Goal. Reproduce every one of the following records word for word.
>> BEGIN Available data
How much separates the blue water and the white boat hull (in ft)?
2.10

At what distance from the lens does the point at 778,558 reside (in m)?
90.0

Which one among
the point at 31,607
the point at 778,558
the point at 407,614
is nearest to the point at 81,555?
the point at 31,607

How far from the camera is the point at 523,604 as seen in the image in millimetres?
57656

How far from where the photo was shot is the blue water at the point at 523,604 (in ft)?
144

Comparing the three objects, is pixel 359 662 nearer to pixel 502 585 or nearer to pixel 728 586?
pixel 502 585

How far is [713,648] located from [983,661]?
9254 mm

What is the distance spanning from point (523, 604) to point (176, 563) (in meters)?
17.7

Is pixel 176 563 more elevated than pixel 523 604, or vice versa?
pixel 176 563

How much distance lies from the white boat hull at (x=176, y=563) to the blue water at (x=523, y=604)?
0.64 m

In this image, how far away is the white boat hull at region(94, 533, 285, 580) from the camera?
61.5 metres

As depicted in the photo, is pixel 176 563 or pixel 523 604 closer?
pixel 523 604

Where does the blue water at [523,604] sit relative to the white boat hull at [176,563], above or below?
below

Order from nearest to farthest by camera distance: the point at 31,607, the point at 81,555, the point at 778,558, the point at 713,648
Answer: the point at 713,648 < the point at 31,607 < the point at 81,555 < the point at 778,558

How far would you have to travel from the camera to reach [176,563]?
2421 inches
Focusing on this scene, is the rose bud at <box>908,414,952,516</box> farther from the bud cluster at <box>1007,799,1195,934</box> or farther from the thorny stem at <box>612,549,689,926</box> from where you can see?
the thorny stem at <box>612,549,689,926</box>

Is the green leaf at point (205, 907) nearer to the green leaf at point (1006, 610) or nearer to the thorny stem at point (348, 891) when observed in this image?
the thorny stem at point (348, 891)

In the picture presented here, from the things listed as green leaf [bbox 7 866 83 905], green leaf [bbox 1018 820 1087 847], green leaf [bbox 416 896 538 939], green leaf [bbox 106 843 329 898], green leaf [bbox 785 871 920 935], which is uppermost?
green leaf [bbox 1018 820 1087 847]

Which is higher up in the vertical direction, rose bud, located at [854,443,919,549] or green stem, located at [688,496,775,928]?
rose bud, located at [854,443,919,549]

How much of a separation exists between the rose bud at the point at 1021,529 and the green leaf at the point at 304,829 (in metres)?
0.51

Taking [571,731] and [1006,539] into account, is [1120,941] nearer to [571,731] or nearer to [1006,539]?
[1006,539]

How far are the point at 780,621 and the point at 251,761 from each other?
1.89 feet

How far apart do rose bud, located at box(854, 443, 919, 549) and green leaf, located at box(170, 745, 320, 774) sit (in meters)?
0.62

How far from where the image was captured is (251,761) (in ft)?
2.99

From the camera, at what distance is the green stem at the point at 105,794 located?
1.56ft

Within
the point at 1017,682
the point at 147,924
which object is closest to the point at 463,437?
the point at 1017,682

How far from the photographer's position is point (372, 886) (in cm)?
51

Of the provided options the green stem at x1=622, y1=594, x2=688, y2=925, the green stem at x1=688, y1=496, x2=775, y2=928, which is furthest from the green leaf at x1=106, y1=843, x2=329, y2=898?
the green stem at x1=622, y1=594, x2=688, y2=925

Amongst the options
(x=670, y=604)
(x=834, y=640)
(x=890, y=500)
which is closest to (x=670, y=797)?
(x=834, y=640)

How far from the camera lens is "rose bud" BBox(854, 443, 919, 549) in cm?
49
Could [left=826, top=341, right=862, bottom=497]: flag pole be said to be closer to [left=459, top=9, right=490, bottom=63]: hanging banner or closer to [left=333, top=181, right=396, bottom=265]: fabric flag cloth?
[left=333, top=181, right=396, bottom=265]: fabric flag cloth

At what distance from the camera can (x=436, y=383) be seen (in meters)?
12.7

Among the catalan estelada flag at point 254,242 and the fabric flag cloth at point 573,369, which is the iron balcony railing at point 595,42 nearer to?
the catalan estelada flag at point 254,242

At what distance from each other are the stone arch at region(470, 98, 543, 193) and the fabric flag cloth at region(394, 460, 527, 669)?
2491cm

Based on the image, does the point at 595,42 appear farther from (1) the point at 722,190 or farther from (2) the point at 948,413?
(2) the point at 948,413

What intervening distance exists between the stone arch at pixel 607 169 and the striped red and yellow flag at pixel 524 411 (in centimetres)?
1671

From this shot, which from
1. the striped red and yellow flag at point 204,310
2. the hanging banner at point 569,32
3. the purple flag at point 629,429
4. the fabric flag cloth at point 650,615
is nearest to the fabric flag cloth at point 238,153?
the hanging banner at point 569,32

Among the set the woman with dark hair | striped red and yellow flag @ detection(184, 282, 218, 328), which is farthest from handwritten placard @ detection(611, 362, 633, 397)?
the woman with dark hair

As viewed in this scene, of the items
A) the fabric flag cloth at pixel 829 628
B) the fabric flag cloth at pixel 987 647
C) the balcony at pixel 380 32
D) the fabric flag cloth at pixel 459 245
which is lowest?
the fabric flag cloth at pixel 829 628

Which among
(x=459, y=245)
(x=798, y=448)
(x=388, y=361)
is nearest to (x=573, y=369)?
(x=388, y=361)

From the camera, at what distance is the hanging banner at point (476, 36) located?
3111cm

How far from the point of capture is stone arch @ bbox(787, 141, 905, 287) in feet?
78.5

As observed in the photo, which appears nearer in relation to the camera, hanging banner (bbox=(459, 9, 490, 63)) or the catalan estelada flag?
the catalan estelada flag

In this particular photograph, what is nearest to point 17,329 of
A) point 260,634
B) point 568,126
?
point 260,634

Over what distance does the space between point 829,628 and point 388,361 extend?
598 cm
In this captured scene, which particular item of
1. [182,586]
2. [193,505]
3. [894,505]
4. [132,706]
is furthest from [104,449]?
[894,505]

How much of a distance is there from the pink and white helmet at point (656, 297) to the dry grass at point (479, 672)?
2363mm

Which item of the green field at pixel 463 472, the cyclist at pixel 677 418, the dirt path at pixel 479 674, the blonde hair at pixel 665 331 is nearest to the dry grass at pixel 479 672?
>> END Available data
Finished task.
How much separates the blue water and the white boat hull (in ft)?
2.10

At what distance from the lens does the point at 778,558 reside (in m)?
90.0

Which one among
the point at 31,607
the point at 778,558
the point at 407,614
is nearest to the point at 81,555?
the point at 31,607

How far from the camera is the point at 523,604 as seen in the image in millimetres?
57656

How far from where the photo was shot is the blue water at the point at 523,604 (in ft)?
144

Comparing the three objects, is pixel 359 662 nearer to pixel 502 585 or nearer to pixel 728 586?
pixel 502 585

How far is [713,648] located from [983,661]?
9254 mm

What is the distance spanning from point (523, 604) to point (176, 563) (in meters)?
17.7

Is pixel 176 563 more elevated than pixel 523 604, or vice versa?
pixel 176 563

How much distance lies from the white boat hull at (x=176, y=563) to the blue water at (x=523, y=604)?
0.64 m

In this image, how far away is the white boat hull at region(94, 533, 285, 580) from the camera?
61.5 metres

As depicted in the photo, is pixel 176 563 or pixel 523 604 closer?
pixel 523 604

Where does the blue water at [523,604] sit relative to the white boat hull at [176,563], above or below?
below

Order from nearest to farthest by camera distance: the point at 31,607, the point at 81,555, the point at 778,558, the point at 713,648
Answer: the point at 713,648 < the point at 31,607 < the point at 81,555 < the point at 778,558

How far would you have to travel from the camera to reach [176,563]?
2421 inches
Focusing on this scene, is the rose bud at <box>908,414,952,516</box> farther from the bud cluster at <box>1007,799,1195,934</box> or farther from the thorny stem at <box>612,549,689,926</box> from where you can see?
the thorny stem at <box>612,549,689,926</box>

Is the green leaf at point (205, 907) nearer to the green leaf at point (1006, 610) or nearer to the thorny stem at point (348, 891) when observed in this image?
the thorny stem at point (348, 891)

In the picture presented here, from the things listed as green leaf [bbox 7 866 83 905], green leaf [bbox 1018 820 1087 847], green leaf [bbox 416 896 538 939], green leaf [bbox 106 843 329 898], green leaf [bbox 785 871 920 935], which is uppermost?
green leaf [bbox 1018 820 1087 847]

Which is higher up in the vertical direction, rose bud, located at [854,443,919,549] or green stem, located at [688,496,775,928]?
rose bud, located at [854,443,919,549]

How much of a separation exists between the rose bud at the point at 1021,529 and the green leaf at the point at 304,829 (in metres)?
0.51

Taking [571,731] and [1006,539] into account, is [1120,941] nearer to [571,731] or nearer to [1006,539]?
[1006,539]

How far are the point at 780,621 and the point at 251,761 from each other?
1.89 feet

How far apart do rose bud, located at box(854, 443, 919, 549) and green leaf, located at box(170, 745, 320, 774) sit (in meters)?
0.62

How far from where the image was captured is (251,761) (in ft)?
2.99

From the camera, at what distance is the green stem at the point at 105,794 located?
1.56ft

Within
the point at 1017,682
the point at 147,924
which object is closest to the point at 463,437?
the point at 1017,682

How far from the photographer's position is point (372, 886) (in cm)?
51

Of the provided options the green stem at x1=622, y1=594, x2=688, y2=925, the green stem at x1=688, y1=496, x2=775, y2=928, which is furthest from the green leaf at x1=106, y1=843, x2=329, y2=898?
the green stem at x1=622, y1=594, x2=688, y2=925

Amongst the options
(x=670, y=604)
(x=834, y=640)
(x=890, y=500)
which is closest to (x=670, y=797)?
(x=834, y=640)

How far from the camera lens is "rose bud" BBox(854, 443, 919, 549) in cm?
49
Could [left=826, top=341, right=862, bottom=497]: flag pole be said to be closer to [left=459, top=9, right=490, bottom=63]: hanging banner or closer to [left=333, top=181, right=396, bottom=265]: fabric flag cloth?
[left=333, top=181, right=396, bottom=265]: fabric flag cloth

At what distance from the camera can (x=436, y=383) be seen (in meters)?
12.7

Among the catalan estelada flag at point 254,242 and the fabric flag cloth at point 573,369, which is the iron balcony railing at point 595,42 nearer to?
the catalan estelada flag at point 254,242

At what distance from each other are the stone arch at region(470, 98, 543, 193) and the fabric flag cloth at region(394, 460, 527, 669)?
2491cm

Based on the image, does the point at 595,42 appear farther from (1) the point at 722,190 or farther from (2) the point at 948,413?
(2) the point at 948,413

What intervening distance exists between the stone arch at pixel 607 169 and the striped red and yellow flag at pixel 524 411 (in centimetres)?
1671

From this shot, which from
1. the striped red and yellow flag at point 204,310
2. the hanging banner at point 569,32
3. the purple flag at point 629,429
4. the fabric flag cloth at point 650,615
is nearest to the fabric flag cloth at point 238,153?
the hanging banner at point 569,32

Among the set the woman with dark hair | striped red and yellow flag @ detection(184, 282, 218, 328), which is farthest from handwritten placard @ detection(611, 362, 633, 397)?
the woman with dark hair

As viewed in this scene, of the items
A) the fabric flag cloth at pixel 829 628
B) the fabric flag cloth at pixel 987 647
C) the balcony at pixel 380 32
D) the fabric flag cloth at pixel 459 245
which is lowest?
the fabric flag cloth at pixel 829 628

Which among
(x=459, y=245)
(x=798, y=448)
(x=388, y=361)
is nearest to (x=573, y=369)?
(x=388, y=361)

From the camera, at what distance is the hanging banner at point (476, 36) located?
3111cm

How far from the point of capture is stone arch @ bbox(787, 141, 905, 287) in feet?
78.5

As observed in the photo, which appears nearer in relation to the camera, hanging banner (bbox=(459, 9, 490, 63)) or the catalan estelada flag?
the catalan estelada flag

In this particular photograph, what is nearest to point 17,329 of
A) point 260,634
B) point 568,126
?
point 260,634

Over what distance does the space between point 829,628 and point 388,361 extend?
598 cm
In this captured scene, which particular item of
1. [182,586]
2. [193,505]
3. [894,505]
4. [132,706]
is furthest from [104,449]?
[894,505]

How much of a distance is there from the pink and white helmet at point (656, 297) to the dry grass at point (479, 672)?
2363mm

Which item of the green field at pixel 463 472, the cyclist at pixel 677 418, the dirt path at pixel 479 674, the blonde hair at pixel 665 331 is nearest to the dry grass at pixel 479 672?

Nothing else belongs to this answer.